A lot of the exhibitions are interactive, and the importance of this establishment in its roles has made it a part of the UNESCO Global Network of Learning Cities. This makes for a great opportunity to learn about the wonders of science altogether.
Torpedo Launch Station
While the Blyskawica may be a proud reminder of Poland’s role in the Second World War, this final attraction that sits in decay represents the other end of the spectrum. About 1,000 feet off the coast, the Torpedo Launch Station - or Torpedownia - is all that remains of a torpedo testing facility installed by the Germans.

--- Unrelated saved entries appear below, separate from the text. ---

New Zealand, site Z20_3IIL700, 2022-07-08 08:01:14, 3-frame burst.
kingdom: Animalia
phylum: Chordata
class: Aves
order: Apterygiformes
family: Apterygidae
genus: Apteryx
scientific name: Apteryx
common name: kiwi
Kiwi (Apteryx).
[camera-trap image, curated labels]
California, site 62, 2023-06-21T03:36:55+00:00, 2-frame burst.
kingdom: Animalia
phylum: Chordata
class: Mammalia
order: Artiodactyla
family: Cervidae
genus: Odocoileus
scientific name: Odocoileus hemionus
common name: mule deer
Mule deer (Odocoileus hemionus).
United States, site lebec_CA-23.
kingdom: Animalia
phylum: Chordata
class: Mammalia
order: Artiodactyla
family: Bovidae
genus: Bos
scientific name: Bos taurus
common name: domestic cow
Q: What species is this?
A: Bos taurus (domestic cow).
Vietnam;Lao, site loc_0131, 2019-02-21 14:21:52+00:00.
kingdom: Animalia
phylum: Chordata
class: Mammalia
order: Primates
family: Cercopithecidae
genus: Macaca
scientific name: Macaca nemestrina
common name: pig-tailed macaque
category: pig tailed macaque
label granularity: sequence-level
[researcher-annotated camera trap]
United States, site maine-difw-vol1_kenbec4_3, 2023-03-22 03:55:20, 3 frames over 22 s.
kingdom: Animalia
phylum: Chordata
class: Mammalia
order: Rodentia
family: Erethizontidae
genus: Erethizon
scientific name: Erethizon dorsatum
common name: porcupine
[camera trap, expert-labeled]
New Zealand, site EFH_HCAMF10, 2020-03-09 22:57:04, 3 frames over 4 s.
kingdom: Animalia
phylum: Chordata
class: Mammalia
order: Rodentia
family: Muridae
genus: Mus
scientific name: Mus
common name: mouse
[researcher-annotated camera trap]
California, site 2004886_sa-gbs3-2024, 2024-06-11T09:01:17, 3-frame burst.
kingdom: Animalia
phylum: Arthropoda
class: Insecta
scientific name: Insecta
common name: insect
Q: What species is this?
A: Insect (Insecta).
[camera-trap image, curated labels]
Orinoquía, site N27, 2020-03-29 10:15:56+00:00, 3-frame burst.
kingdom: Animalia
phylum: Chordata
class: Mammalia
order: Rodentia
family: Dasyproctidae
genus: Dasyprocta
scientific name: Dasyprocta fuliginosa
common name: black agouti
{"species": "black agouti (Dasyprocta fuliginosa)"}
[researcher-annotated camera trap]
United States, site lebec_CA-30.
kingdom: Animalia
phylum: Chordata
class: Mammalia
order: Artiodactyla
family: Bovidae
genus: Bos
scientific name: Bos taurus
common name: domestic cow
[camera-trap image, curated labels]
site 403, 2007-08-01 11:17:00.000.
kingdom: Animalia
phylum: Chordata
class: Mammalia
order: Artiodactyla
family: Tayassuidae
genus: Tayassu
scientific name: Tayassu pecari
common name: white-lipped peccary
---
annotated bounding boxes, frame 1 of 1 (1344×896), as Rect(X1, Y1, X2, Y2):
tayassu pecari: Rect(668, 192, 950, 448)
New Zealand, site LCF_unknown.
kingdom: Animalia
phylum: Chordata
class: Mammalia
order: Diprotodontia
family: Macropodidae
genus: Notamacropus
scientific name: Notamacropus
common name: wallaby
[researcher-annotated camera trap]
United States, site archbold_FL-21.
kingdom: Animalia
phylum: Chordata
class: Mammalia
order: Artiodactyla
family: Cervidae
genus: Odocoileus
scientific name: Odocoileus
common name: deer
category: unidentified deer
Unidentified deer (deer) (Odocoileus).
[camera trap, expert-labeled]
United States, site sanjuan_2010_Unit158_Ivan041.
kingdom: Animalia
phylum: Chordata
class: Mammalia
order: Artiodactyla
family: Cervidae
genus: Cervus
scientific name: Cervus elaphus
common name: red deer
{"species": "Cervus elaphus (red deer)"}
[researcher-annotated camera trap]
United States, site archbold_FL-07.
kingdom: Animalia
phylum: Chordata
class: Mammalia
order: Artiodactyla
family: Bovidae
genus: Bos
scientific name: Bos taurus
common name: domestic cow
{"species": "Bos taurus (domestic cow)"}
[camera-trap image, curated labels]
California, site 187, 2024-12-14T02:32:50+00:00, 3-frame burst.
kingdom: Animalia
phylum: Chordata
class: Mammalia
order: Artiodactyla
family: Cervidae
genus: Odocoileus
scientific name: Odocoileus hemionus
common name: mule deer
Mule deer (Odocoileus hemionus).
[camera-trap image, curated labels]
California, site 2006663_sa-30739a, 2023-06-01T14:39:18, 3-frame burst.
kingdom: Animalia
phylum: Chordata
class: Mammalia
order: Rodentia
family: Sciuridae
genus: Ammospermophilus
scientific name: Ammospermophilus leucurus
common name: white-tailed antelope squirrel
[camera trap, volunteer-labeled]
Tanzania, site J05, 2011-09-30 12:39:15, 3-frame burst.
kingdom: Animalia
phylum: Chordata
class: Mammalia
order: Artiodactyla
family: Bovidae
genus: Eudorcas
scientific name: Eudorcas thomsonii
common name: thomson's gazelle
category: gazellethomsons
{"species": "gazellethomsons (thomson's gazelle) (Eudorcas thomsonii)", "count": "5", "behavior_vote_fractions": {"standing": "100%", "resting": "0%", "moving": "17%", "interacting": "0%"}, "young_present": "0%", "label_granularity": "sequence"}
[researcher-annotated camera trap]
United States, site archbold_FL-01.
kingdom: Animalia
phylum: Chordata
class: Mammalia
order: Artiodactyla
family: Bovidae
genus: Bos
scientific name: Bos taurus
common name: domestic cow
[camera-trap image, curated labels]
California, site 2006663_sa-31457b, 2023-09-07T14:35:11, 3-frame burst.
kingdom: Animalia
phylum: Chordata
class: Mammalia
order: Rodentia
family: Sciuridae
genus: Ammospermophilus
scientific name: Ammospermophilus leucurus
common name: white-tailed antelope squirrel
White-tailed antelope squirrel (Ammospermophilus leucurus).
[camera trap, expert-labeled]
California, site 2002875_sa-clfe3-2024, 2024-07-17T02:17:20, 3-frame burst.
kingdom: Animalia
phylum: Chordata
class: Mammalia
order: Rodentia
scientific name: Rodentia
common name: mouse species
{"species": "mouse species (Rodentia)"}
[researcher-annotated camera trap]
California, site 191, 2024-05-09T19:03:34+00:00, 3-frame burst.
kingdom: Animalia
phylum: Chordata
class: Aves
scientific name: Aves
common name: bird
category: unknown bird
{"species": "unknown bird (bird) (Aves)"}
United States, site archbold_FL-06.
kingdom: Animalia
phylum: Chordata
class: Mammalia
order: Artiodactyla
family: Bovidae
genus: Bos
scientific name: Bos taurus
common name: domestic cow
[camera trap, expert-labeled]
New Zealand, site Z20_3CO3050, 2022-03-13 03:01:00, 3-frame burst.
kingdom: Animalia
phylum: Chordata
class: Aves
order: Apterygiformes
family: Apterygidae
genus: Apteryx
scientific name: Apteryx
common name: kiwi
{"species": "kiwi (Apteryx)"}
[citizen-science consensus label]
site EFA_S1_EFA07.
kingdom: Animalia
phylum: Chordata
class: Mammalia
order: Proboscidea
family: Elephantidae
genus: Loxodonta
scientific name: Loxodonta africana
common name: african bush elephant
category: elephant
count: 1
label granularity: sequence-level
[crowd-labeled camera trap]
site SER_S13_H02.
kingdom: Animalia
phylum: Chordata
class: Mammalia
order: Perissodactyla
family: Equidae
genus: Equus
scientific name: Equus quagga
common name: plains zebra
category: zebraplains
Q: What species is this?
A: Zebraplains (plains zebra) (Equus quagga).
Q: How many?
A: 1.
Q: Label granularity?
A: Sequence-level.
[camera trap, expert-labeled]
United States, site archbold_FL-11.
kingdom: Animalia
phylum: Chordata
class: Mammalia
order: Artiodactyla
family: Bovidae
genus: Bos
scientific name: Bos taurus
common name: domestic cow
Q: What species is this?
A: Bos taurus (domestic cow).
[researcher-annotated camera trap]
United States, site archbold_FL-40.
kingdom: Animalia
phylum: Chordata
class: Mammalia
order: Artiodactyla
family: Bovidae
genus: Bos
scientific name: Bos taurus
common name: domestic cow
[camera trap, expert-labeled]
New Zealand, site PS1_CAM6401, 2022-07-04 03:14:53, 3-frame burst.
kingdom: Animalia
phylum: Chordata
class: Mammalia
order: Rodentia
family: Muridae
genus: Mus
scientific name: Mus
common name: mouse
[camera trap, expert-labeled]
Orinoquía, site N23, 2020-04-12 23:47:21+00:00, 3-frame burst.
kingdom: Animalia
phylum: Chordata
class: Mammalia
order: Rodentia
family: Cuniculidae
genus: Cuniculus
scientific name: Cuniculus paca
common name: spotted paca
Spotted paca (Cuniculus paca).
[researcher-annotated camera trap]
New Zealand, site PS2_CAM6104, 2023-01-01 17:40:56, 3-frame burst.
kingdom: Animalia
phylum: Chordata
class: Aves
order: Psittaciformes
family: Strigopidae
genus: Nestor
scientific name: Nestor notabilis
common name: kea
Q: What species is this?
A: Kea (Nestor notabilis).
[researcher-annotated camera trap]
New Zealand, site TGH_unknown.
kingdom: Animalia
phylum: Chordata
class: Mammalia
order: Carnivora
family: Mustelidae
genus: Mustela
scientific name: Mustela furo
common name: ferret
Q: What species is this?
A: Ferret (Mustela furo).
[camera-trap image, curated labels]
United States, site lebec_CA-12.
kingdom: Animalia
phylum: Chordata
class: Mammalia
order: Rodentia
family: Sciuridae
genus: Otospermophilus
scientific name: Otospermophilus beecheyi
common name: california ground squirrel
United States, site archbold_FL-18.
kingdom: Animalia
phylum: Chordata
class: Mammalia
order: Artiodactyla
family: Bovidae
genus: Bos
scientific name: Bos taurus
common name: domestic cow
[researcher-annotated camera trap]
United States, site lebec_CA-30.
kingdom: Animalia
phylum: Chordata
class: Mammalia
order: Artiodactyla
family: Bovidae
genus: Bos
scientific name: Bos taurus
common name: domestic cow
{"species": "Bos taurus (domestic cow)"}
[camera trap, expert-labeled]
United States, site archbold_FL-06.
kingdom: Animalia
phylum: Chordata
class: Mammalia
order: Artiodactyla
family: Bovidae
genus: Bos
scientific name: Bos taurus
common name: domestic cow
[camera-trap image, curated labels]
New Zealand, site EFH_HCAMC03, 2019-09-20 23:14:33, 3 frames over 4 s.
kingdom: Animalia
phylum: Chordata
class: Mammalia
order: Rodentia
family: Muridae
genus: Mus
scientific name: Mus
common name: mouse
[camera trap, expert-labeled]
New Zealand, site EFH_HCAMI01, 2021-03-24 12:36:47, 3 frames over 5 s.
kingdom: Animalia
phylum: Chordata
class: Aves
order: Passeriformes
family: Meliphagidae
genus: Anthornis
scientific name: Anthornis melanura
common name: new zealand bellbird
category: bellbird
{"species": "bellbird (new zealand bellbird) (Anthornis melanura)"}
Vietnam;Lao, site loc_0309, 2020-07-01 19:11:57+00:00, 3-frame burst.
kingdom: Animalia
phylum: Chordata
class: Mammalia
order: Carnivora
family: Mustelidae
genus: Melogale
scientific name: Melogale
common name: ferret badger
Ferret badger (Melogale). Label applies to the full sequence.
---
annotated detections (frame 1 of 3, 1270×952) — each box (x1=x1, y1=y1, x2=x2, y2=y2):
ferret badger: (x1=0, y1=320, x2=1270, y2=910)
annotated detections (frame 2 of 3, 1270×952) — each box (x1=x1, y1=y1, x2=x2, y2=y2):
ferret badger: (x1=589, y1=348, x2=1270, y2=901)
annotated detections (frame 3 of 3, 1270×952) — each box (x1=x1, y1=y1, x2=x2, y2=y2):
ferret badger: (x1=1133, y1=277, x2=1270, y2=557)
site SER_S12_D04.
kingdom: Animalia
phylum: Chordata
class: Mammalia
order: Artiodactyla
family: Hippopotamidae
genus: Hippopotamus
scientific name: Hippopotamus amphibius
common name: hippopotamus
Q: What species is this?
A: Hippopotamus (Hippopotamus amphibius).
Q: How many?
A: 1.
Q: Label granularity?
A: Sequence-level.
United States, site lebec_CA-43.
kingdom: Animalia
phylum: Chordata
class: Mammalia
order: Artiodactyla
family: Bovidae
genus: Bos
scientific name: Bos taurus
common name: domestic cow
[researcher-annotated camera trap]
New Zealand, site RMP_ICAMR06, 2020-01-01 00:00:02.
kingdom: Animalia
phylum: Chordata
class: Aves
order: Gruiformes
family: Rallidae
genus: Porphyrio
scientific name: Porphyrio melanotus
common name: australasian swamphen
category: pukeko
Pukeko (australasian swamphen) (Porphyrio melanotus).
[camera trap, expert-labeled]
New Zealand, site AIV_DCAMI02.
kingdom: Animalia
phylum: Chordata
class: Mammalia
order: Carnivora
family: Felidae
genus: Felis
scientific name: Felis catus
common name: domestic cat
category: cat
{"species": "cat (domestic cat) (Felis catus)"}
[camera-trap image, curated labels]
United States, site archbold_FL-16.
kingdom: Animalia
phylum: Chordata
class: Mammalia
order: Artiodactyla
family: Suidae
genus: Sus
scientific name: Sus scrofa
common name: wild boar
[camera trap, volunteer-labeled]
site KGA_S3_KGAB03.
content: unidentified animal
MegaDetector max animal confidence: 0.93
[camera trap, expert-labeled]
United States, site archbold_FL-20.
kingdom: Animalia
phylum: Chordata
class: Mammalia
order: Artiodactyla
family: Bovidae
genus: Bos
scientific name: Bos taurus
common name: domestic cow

When the Soviet forces claimed Poland after the conclusion of WWII, they took the remaining equipment and blew up the pier that connected the facility to the mainland, with the rest of the pier being demolished in the 1990s. It is a popular destination for urban explorers, but I warn you not to go on - this site is in a state of disrepair and could collapse at any point. So if I were you, sunbathe, enjoy the beach, and take a photo of the station before the sea reclaims it.
Where to Stay
Budget - Olkuska 107 A
Though it is a fair distance away from many of Gdynia’s attractions, the price tag of a stay at this property is too good to ignore, with the additional benefit of free parking.
Mid Range - SQUARE APARTMENTS GDYNIA
Sitting by the Gdynia beachfront, these apartments are especially ideal for couples to stay together.
Luxury - Antares Hotel
The studio at this hotel offers one of the most comfortable stays within Gdynia, with a billiards room and indoor swimming pools to help take a load off after a long day of exploring Gdynia.